Nearly three years passed between the ghastly events in the Catskills and the arrest of Ruthann Aron last June. The Montgomery County politician stands charged with soliciting a would-be hit man to do away with her husband, Barry Aron, and a lawyer named Arthur Kahn. Neither was killed, and certainly the daughter’s arrest has no connection to the father’s murder. Yet they have something in common. Aron’s trial in a Rockville courtroom later this month will turn on the same subject that nagged well-wishers so impressed by her outward composure in that Upstate New York funeral home:
The mystery of Ruthann Aron’s mind.
Ruthann Aron
In her days as a government official, Aron took target practice with Montgomery park police.
(Montgomery Department of Parks and Recreation)
The brainy, clumsy only daughter of David and Frieda Greenzweig had grown into a fit, wealthy, rather formidable success. She married a doctor. She earned a couple of million on her own. She helped raise two fine children. She made a respectable showing in the Maryland Republican Senate primary, her very first campaign for public office.
And then, on a summer afternoon in her 54th year, Ruthann Aron allegedly went to a local man she hardly knew and said she wanted someone “eliminated.”
The startled man went to the police. The police arranged for someone to pose as a hit man. Aron allegedly phoned this man. Twice. The police taped it all.
“The tapes,” says Aron’s lead attorney, Barry Helfand, “are bad.” He does not mean they are hard to hear.
And Ruthann Aron? Is she villainy distilled? Or is she sick? Did something going on within her head somehow render her, in the operative phrase of Maryland lawbooks, “not criminally responsible”?
That is the plea she has entered on charges of solicitation to commit murder. It is an insanity defense.
Her trial, scheduled to begin February 25, will take place in two parts. The first section, which determines guilt or innocence, will cover only what Aron allegedly did. The burden of proof lies with the prosecution, which must prove its case beyond a reasonable doubt. And court papers suggest the state will arrive prepared.
Besides the tapes (“We’ll be listening to a lot of tapes,” says Montgomery Deputy State’s Attorney I. Matthew Campbell), prosecutors will present evidence to the jury that, for instance, Aron’s home computer revealed that she made visits to a Web site that peddles how-to books on homemade silencers; that copies of these books were found in her possession; that also in her possession were the prescribed components for such silencers, including two lawn mower mufflers; and that the Arons do not own a lawn mower.
Ruthann Aron and her lawyers
Ruthann Aron with her lawyers Barry Helfand, left, and Erik Bolog in November 1997.
(By Dayna Smith/The Washington Post)
Part two of the trial, however, will address not what Aron did, but why. Not guilt, not innocence, but responsibility.
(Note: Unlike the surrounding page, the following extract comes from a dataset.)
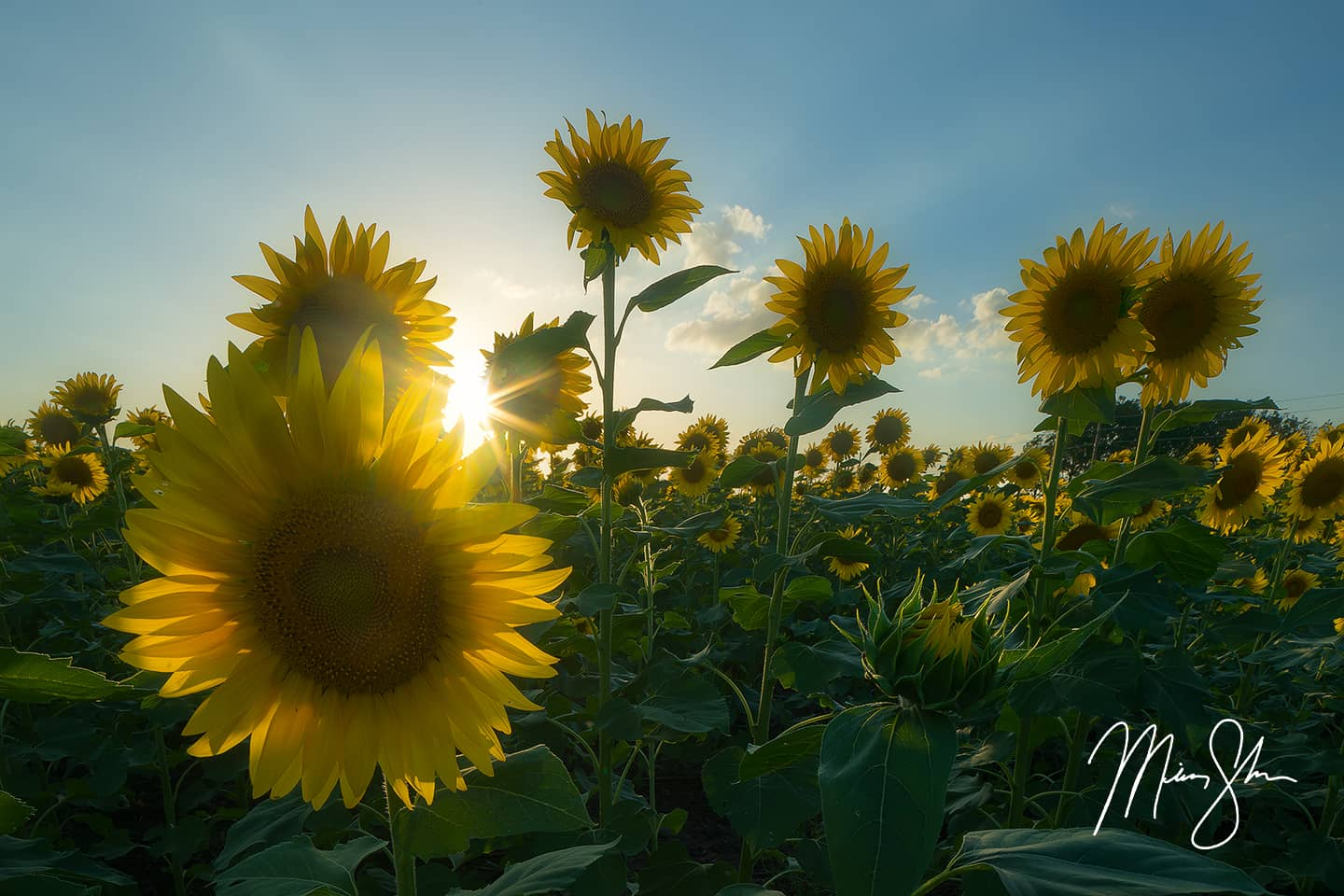 Open edition fine art print of Sunflowers and Sunlight from Mickey Shannon Photography. Location: Haysville, KS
The burden of proof shifts to the defense, but the standard drops to “a preponderance of the evidence.” That evidence will come from a battery of forensic psychiatrists, standing ready to address whether a mental defect prevented Aron from “conforming her conduct” to the law. With Aron’s deep pockets on one side and the reputation of the state’s attorney’s office on the other, it is sizing up as an insanity trial on a scale never seen in Montgomery courts.
“We’re going to put in Ruthann’s life from soup to nuts,” says Helfand. “Everything. Nothing’s going to be held back.”
“The whole trial,” he says, “will be her life story.”